======== SELECTED EXTRACT ========
What happens to dispositional traits across adulthood?
Traits typically stop changing by age 30, large consistency over a very long period.
However changes in the very old occurred: increase in suspiciousness and sensitivity (explained by increased wariness of victimisation in older adulthood).
Stability: individuals change little in self-reported personality traits over periods of up to 30 years long, over the 20 to 90 year age range.
Thus there is growing evidence of
both stability
and change
which has been detected due to advances in statistical techniques: extraversion and agreeableness was found to decrease with age, whereas agreeableness was found to increase with age. Conscientiousness appeared to peak in middle age. Neuroticism often disappeared or was much less apparent in later life. These changes were found in studies examining larger populations across a larger age range and greater geographical regions.
========
## WORK INSTRUCTIONS
- a) In the text on personality traits across adulthood, shorten the paragraph that begins "Stability: individuals change little" to a single sentence that keeps its main facts.
- b) From the text on personality traits across adulthood, extract word for word the part that begins at the words "Traits typically stop" and stops after "year age range.".
======== SOURCE MATERIAL ========
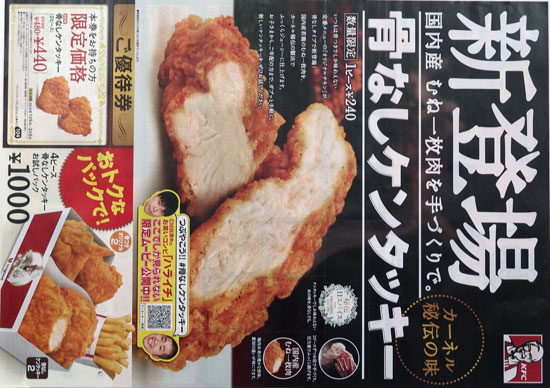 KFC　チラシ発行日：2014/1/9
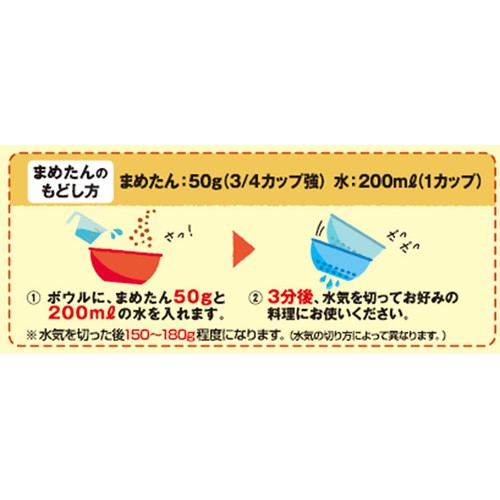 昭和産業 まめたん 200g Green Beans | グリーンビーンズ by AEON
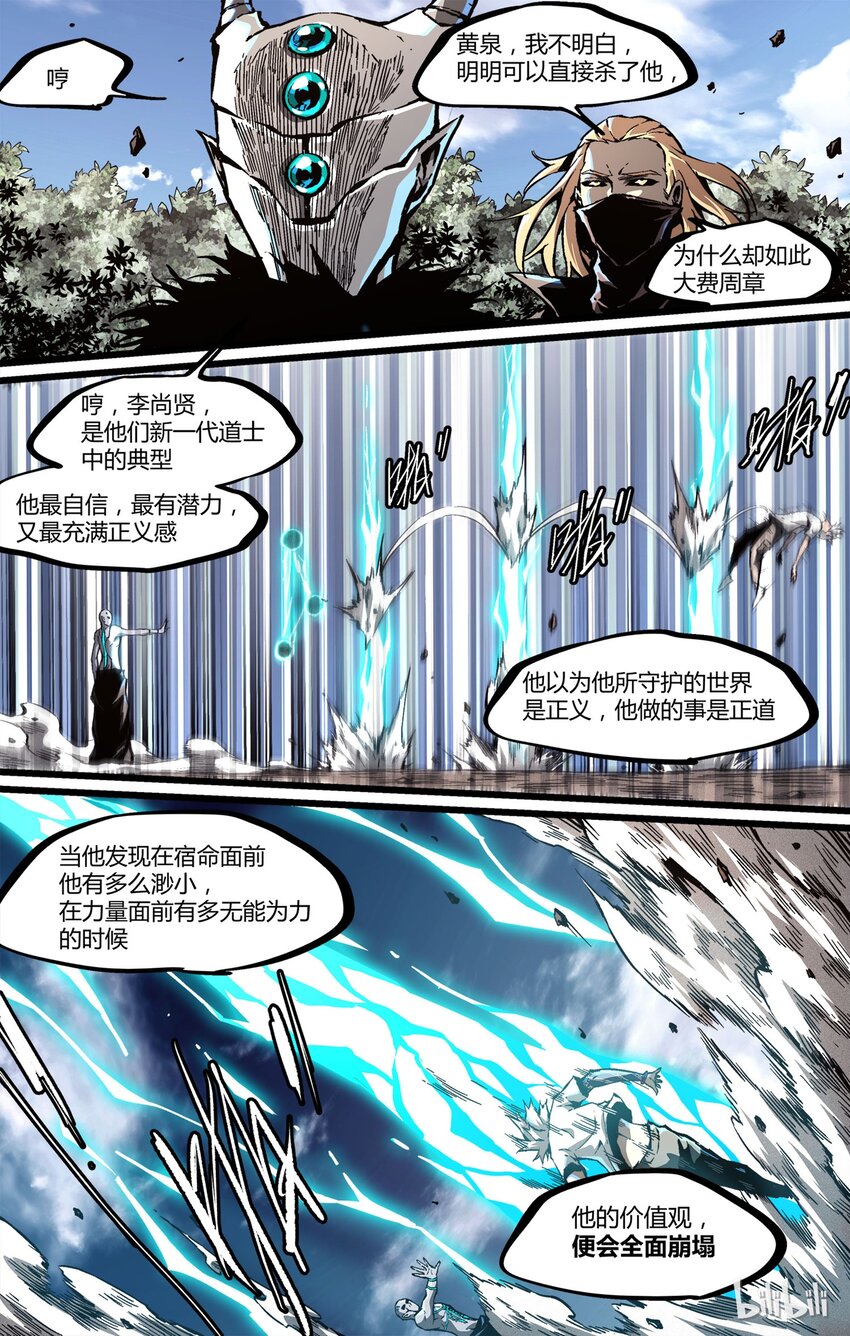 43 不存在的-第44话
========
## RESPONSES BY TASK
- a) Over periods of up to 30 years, people aged 20 to 90 change little in their self-reported personality traits.

- b)
Traits typically stop changing by age 30, large consistency over a very long period.
However changes in the very old occurred: increase in suspiciousness and sensitivity (explained by increased wariness of victimisation in older adulthood).
Stability: individuals change little in self-reported personality traits over periods of up to 30 years long, over the 20 to 90 year age range.